* _Objective_:
Reproduce all of the items below, swapping every occurrence of "shop shutter" for "storefront shutter" and leaving all other text unchanged.
-- Supplied data start --
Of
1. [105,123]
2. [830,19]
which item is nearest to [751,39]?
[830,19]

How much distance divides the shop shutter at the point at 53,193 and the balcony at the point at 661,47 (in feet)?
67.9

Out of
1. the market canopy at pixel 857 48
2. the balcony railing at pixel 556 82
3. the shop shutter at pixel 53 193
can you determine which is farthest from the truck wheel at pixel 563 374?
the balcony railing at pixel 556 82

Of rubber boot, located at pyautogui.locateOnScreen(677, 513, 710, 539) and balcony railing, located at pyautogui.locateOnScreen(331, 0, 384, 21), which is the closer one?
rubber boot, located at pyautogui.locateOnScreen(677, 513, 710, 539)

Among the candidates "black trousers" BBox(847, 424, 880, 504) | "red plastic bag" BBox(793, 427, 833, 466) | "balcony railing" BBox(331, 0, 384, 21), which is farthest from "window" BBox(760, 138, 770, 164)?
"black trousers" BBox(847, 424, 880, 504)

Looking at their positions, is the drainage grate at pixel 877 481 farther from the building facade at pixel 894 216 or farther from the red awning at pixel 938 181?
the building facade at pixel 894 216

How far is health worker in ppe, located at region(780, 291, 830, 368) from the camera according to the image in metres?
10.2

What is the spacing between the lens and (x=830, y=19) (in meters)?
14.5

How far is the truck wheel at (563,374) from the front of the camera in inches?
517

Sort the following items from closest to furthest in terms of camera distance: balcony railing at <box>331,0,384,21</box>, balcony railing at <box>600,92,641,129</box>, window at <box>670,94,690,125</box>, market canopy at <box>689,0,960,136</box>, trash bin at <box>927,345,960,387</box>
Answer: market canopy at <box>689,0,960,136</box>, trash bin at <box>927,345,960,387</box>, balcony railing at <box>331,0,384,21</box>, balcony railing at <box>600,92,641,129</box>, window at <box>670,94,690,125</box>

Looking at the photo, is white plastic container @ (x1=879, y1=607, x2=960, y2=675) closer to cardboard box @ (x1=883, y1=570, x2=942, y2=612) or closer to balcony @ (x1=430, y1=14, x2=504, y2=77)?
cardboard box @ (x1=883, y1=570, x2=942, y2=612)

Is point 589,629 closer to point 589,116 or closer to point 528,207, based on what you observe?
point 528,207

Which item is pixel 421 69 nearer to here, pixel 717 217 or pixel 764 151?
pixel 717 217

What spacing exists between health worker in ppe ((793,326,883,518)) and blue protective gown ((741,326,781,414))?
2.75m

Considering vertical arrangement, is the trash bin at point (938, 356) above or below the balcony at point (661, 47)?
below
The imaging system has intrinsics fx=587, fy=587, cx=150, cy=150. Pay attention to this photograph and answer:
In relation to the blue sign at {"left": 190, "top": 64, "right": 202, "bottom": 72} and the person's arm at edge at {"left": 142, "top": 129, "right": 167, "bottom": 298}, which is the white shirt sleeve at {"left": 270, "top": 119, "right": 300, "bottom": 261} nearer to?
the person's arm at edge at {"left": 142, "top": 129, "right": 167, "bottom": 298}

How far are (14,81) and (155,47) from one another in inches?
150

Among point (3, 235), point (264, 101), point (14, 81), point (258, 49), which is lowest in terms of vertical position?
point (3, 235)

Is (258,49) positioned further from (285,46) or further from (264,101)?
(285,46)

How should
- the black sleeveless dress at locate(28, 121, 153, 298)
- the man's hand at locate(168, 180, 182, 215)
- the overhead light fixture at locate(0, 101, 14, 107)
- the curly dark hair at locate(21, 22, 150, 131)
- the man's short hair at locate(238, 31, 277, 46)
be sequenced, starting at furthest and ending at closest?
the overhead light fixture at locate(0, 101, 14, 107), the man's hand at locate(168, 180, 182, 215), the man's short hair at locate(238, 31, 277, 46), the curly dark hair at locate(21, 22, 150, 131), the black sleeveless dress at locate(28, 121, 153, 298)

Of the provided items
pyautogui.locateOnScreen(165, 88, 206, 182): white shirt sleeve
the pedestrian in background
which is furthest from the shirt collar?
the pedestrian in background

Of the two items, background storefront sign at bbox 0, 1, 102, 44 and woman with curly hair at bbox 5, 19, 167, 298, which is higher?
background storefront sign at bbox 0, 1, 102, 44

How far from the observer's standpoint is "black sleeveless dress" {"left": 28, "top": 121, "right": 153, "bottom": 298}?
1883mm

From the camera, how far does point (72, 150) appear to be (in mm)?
-- Supplied data end --
* _Solution_:
Of
1. [105,123]
2. [830,19]
which item is nearest to [751,39]?
[830,19]

How much distance divides the storefront shutter at the point at 53,193 and the balcony at the point at 661,47 (in feet)?
67.9

Out of
1. the market canopy at pixel 857 48
2. the balcony railing at pixel 556 82
3. the storefront shutter at pixel 53 193
can you determine which is farthest from the truck wheel at pixel 563 374?
the balcony railing at pixel 556 82

Of rubber boot, located at pyautogui.locateOnScreen(677, 513, 710, 539) and balcony railing, located at pyautogui.locateOnScreen(331, 0, 384, 21), which is the closer one?
rubber boot, located at pyautogui.locateOnScreen(677, 513, 710, 539)

Among the candidates "black trousers" BBox(847, 424, 880, 504) | "red plastic bag" BBox(793, 427, 833, 466) | "balcony railing" BBox(331, 0, 384, 21), which is farthest from "window" BBox(760, 138, 770, 164)?
"black trousers" BBox(847, 424, 880, 504)

Looking at their positions, is the drainage grate at pixel 877 481 farther from the building facade at pixel 894 216 or farther from the red awning at pixel 938 181?
the building facade at pixel 894 216

How far is health worker in ppe, located at region(780, 291, 830, 368) from the camera according to the image in metres?
10.2

What is the spacing between the lens and (x=830, y=19) (in meters)?
14.5

How far is the truck wheel at (563,374) from the front of the camera in inches?
517

Sort the following items from closest to furthest in terms of camera distance: balcony railing at <box>331,0,384,21</box>, balcony railing at <box>600,92,641,129</box>, window at <box>670,94,690,125</box>, market canopy at <box>689,0,960,136</box>, trash bin at <box>927,345,960,387</box>
Answer: market canopy at <box>689,0,960,136</box>, trash bin at <box>927,345,960,387</box>, balcony railing at <box>331,0,384,21</box>, balcony railing at <box>600,92,641,129</box>, window at <box>670,94,690,125</box>

Looking at the photo, is white plastic container @ (x1=879, y1=607, x2=960, y2=675) closer to cardboard box @ (x1=883, y1=570, x2=942, y2=612) or closer to balcony @ (x1=430, y1=14, x2=504, y2=77)?
cardboard box @ (x1=883, y1=570, x2=942, y2=612)

Is point 589,629 closer to point 589,116 or closer to point 528,207, based on what you observe?
point 528,207

Which item is pixel 421 69 nearer to here, pixel 717 217 or pixel 764 151?
pixel 717 217

What spacing exists between health worker in ppe ((793,326,883,518)) and blue protective gown ((741,326,781,414))?
2.75m

Considering vertical arrangement, is the trash bin at point (938, 356) above or below the balcony at point (661, 47)?
below
The imaging system has intrinsics fx=587, fy=587, cx=150, cy=150. Pay attention to this photograph and answer:
In relation to the blue sign at {"left": 190, "top": 64, "right": 202, "bottom": 72} and the person's arm at edge at {"left": 142, "top": 129, "right": 167, "bottom": 298}, which is the white shirt sleeve at {"left": 270, "top": 119, "right": 300, "bottom": 261} nearer to?
the person's arm at edge at {"left": 142, "top": 129, "right": 167, "bottom": 298}

How far are (14,81) and (155,47) from one another in inches?
150

Among point (3, 235), point (264, 101), point (14, 81), point (258, 49), which is lowest in terms of vertical position?
point (3, 235)

Is (258,49) positioned further from (285,46) or further from (264,101)?
(285,46)

How should
- the black sleeveless dress at locate(28, 121, 153, 298)
- the man's hand at locate(168, 180, 182, 215)
- the overhead light fixture at locate(0, 101, 14, 107)
- the curly dark hair at locate(21, 22, 150, 131)
- the man's short hair at locate(238, 31, 277, 46)
be sequenced, starting at furthest and ending at closest?
the overhead light fixture at locate(0, 101, 14, 107), the man's hand at locate(168, 180, 182, 215), the man's short hair at locate(238, 31, 277, 46), the curly dark hair at locate(21, 22, 150, 131), the black sleeveless dress at locate(28, 121, 153, 298)

Of the provided items
pyautogui.locateOnScreen(165, 88, 206, 182): white shirt sleeve
the pedestrian in background
which is furthest from the shirt collar?
the pedestrian in background

Of the two items, background storefront sign at bbox 0, 1, 102, 44 and woman with curly hair at bbox 5, 19, 167, 298, which is higher?
background storefront sign at bbox 0, 1, 102, 44

How far from the observer's standpoint is "black sleeveless dress" {"left": 28, "top": 121, "right": 153, "bottom": 298}?
1883mm

From the camera, how far does point (72, 150) appear to be (in mm)?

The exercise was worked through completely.